§ **Goal of the exercise**: Repeat the records exactly, with one exception: no images.

§ **Extracted material**:
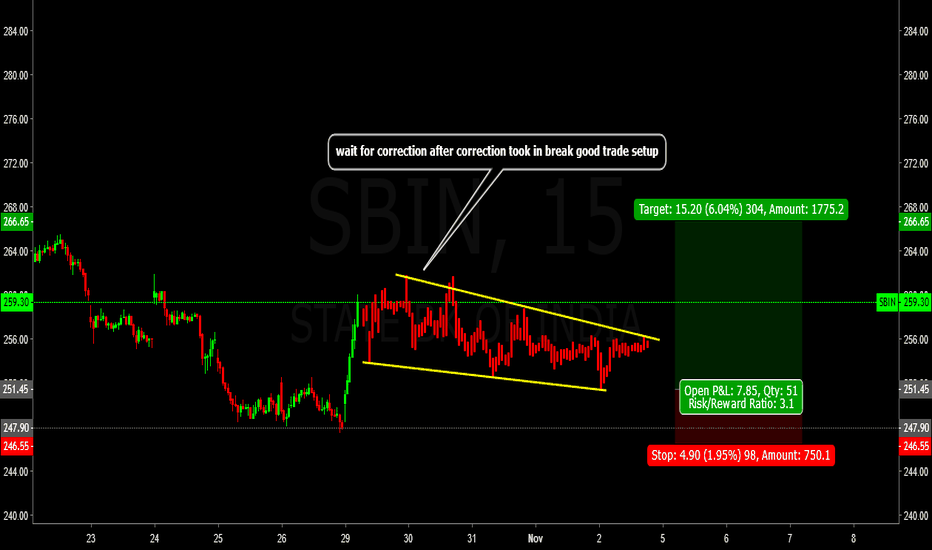 SBIN: sbi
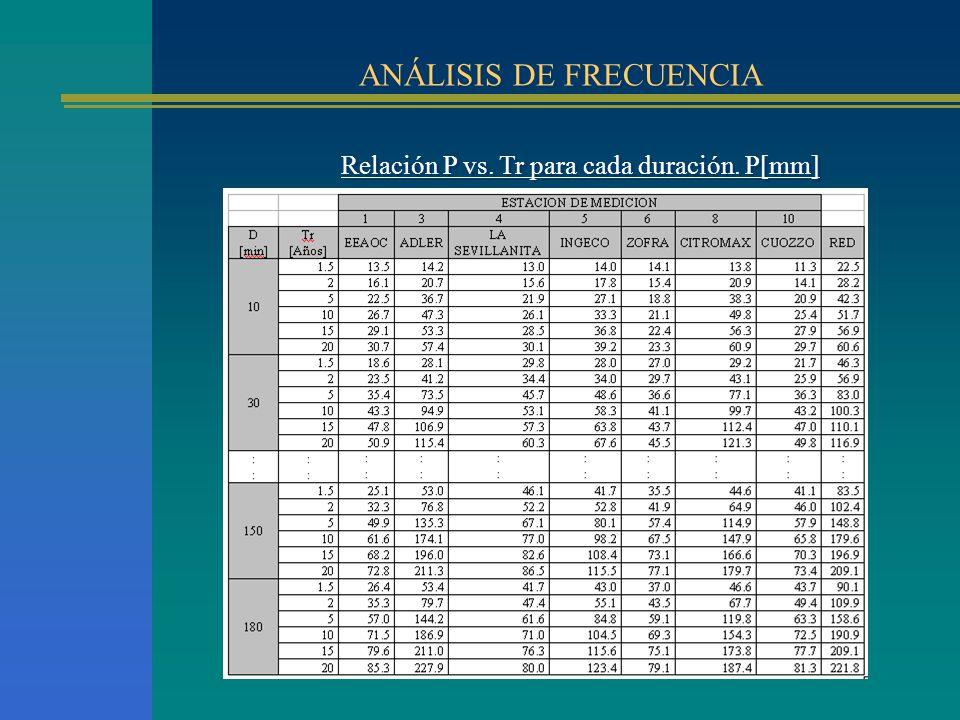 ANÁLISIS DE FRECUENCIA Relación P vs. Tr para cada duración. P[mm]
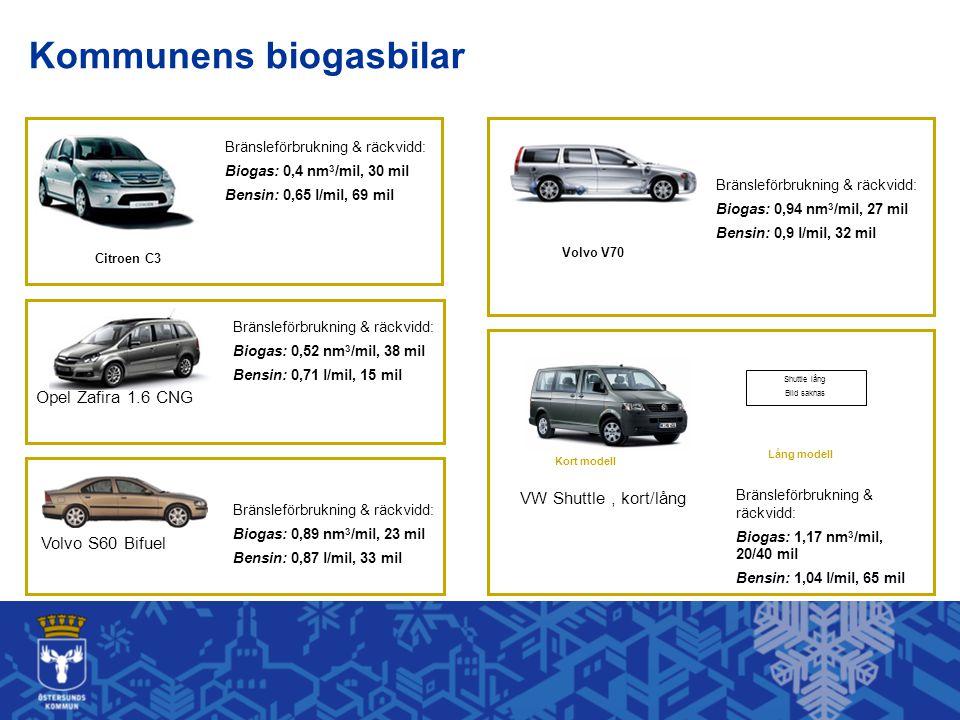 Opel Zafira 1.6 CNG Bränsleförbrukning & räckvidd: Biogas: 0,52 nm 3 /mil, 38 mil Bensin: 0,71 l/mil, 15 mil Volvo S60 Bifuel Bränsleförbrukning & räckvidd: Biogas: 0,89 nm 3 /mil, 23 mil Bensin: 0,87 l/mil, 33 mil Shuttle lång Bild saknas Kort modell Lång modell Bränsleförbrukning & räckvidd: Biogas: 1,17 nm 3 /mil, 20/40 mil Bensin: 1,04 l/mil, 65 mil VW Shuttle, kort/lång Bränsleförbrukning & räckvidd: Biogas: 0,94 nm 3 /mil, 27 mil Bensin: 0,9 l/mil, 32 mil Bränsleförbrukning & räckvidd: Biogas: 0,4 nm 3 /mil, 30 mil Bensin: 0,65 l/mil, 69 mil Citroen C3 Volvo V70 Kommunens biogasbilar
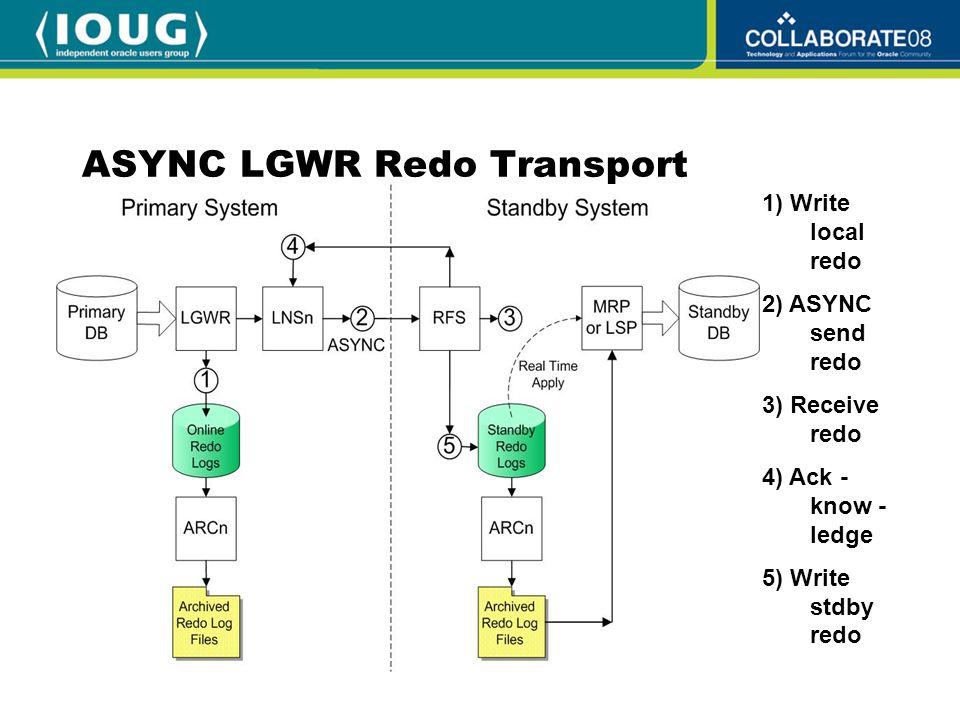 ASYNC LGWR Redo Transport 1) Write local redo 2) ASYNC send redo 3) Receive redo 4) Ack - know - ledge 5) Write stdby redo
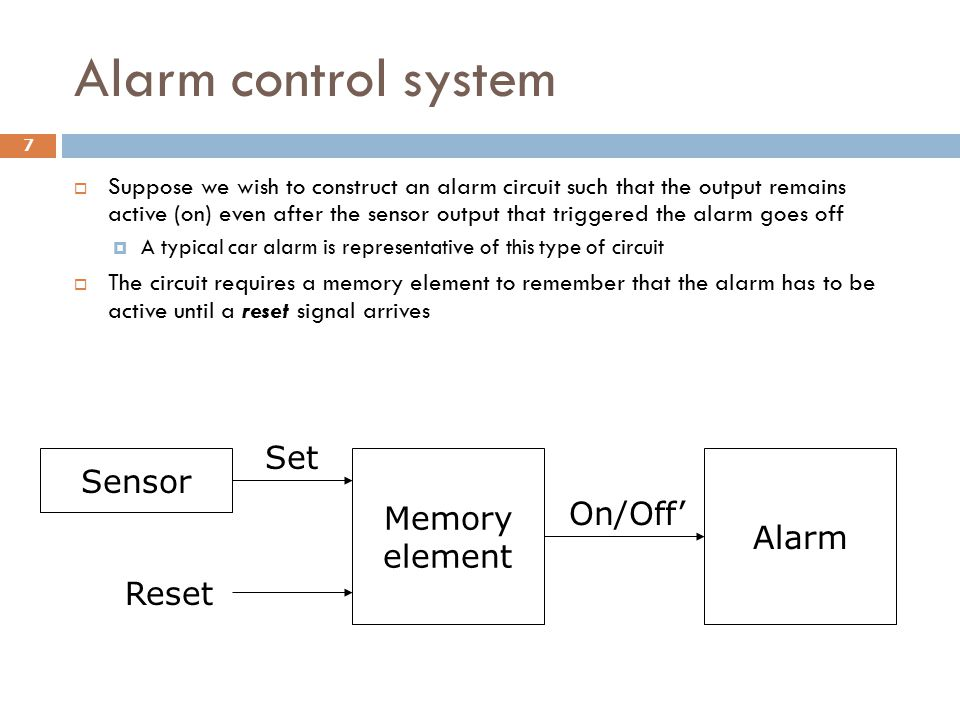 Alarm control system Set Sensor Memory element Alarm On/Off' Reset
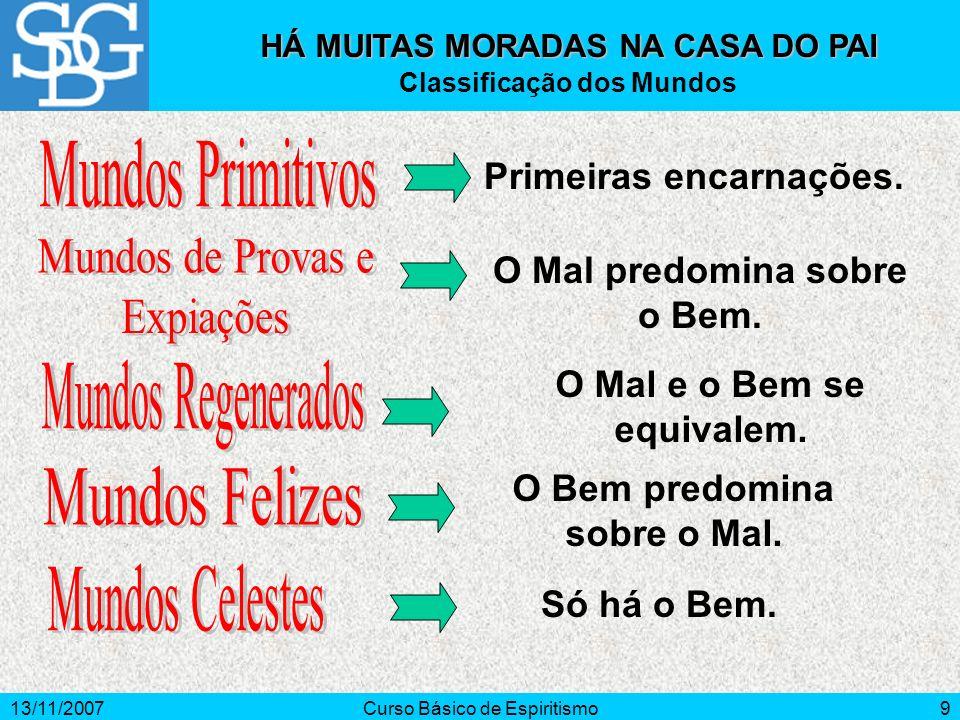 13/11/2007Curso Básico de Espiritismo10 HÁ MUITAS MORADAS NA CASA DO PAI Mundos Primitivos I I nteligência rudimentar.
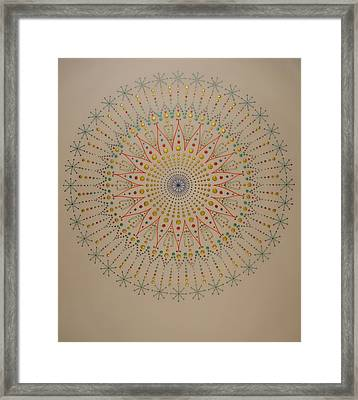 The Scintillation Of Sound Healing Framed Print by Mark Golding
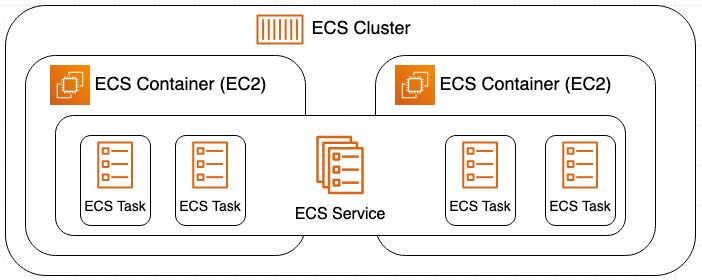 ECS Docker Components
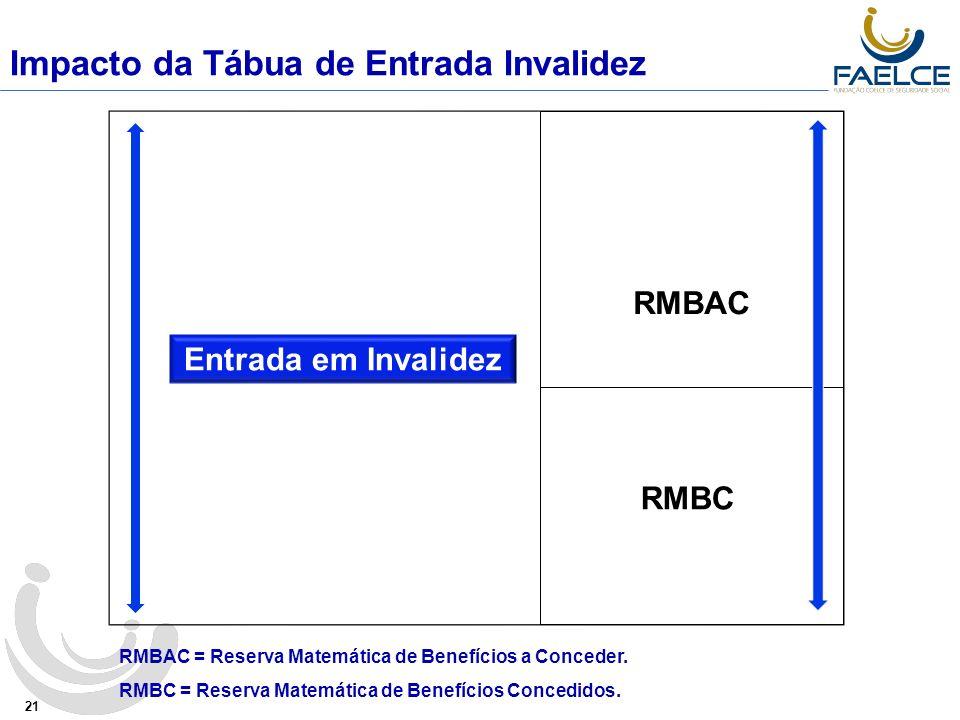Impacto da Tábua de Entrada Invalidez 21 Entrada em Invalidez RMBAC RMBAC = Reserva Matemática de Benefícios a Conceder.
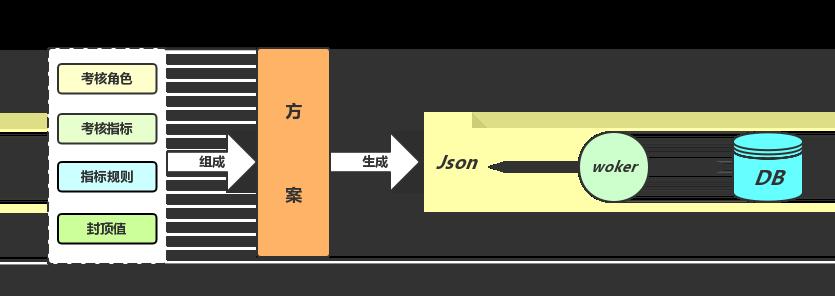 图4 方案创建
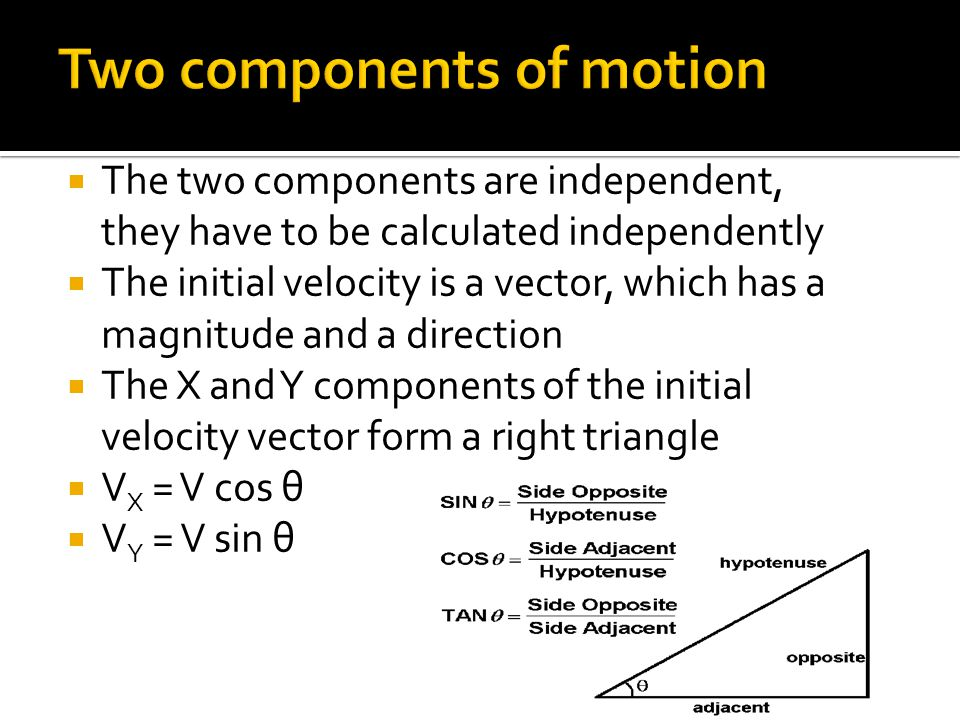 The two components are independent, they have to be calculated independently The initial velocity is a vector, which has a magnitude and a direction T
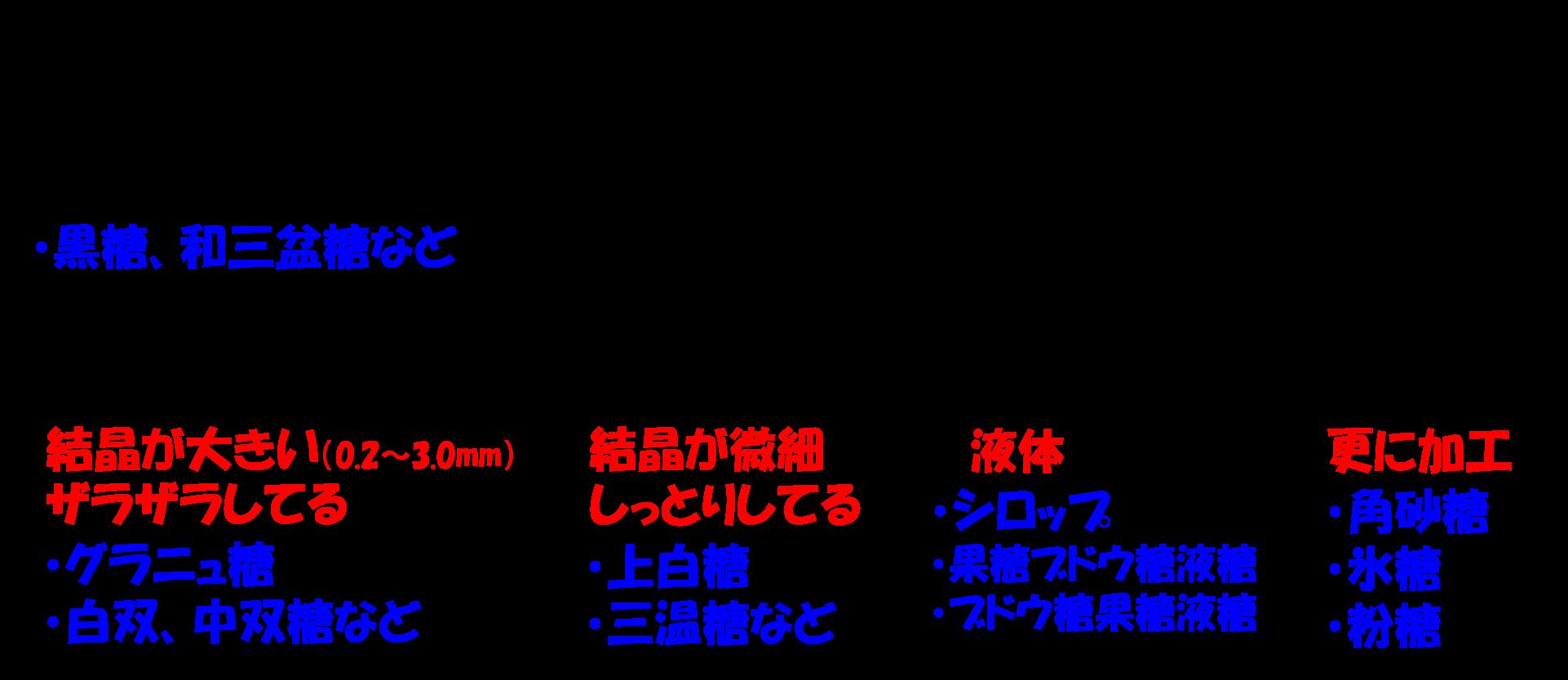 砂糖の分類3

§ **Your response**:
 SBIN: sbi
 ANÁLISIS DE FRECUENCIA Relación P vs. Tr para cada duración. P[mm]
 Opel Zafira 1.6 CNG Bränsleförbrukning & räckvidd: Biogas: 0,52 nm 3 /mil, 38 mil Bensin: 0,71 l/mil, 15 mil Volvo S60 Bifuel Bränsleförbrukning & räckvidd: Biogas: 0,89 nm 3 /mil, 23 mil Bensin: 0,87 l/mil, 33 mil Shuttle lång Bild saknas Kort modell Lång modell Bränsleförbrukning & räckvidd: Biogas: 1,17 nm 3 /mil, 20/40 mil Bensin: 1,04 l/mil, 65 mil VW Shuttle, kort/lång Bränsleförbrukning & räckvidd: Biogas: 0,94 nm 3 /mil, 27 mil Bensin: 0,9 l/mil, 32 mil Bränsleförbrukning & räckvidd: Biogas: 0,4 nm 3 /mil, 30 mil Bensin: 0,65 l/mil, 69 mil Citroen C3 Volvo V70 Kommunens biogasbilar
 ASYNC LGWR Redo Transport 1) Write local redo 2) ASYNC send redo 3) Receive redo 4) Ack - know - ledge 5) Write stdby redo
 Alarm control system Set Sensor Memory element Alarm On/Off' Reset
 13/11/2007Curso Básico de Espiritismo10 HÁ MUITAS MORADAS NA CASA DO PAI Mundos Primitivos I I nteligência rudimentar.
 The Scintillation Of Sound Healing Framed Print by Mark Golding
 ECS Docker Components
Impacto da Tábua de Entrada Invalidez 21 Entrada em Invalidez RMBAC RMBAC = Reserva Matemática de Benefícios a Conceder.
 图4 方案创建
 The two components are independent, they have to be calculated independently The initial velocity is a vector, which has a magnitude and a direction T
 砂糖の分類3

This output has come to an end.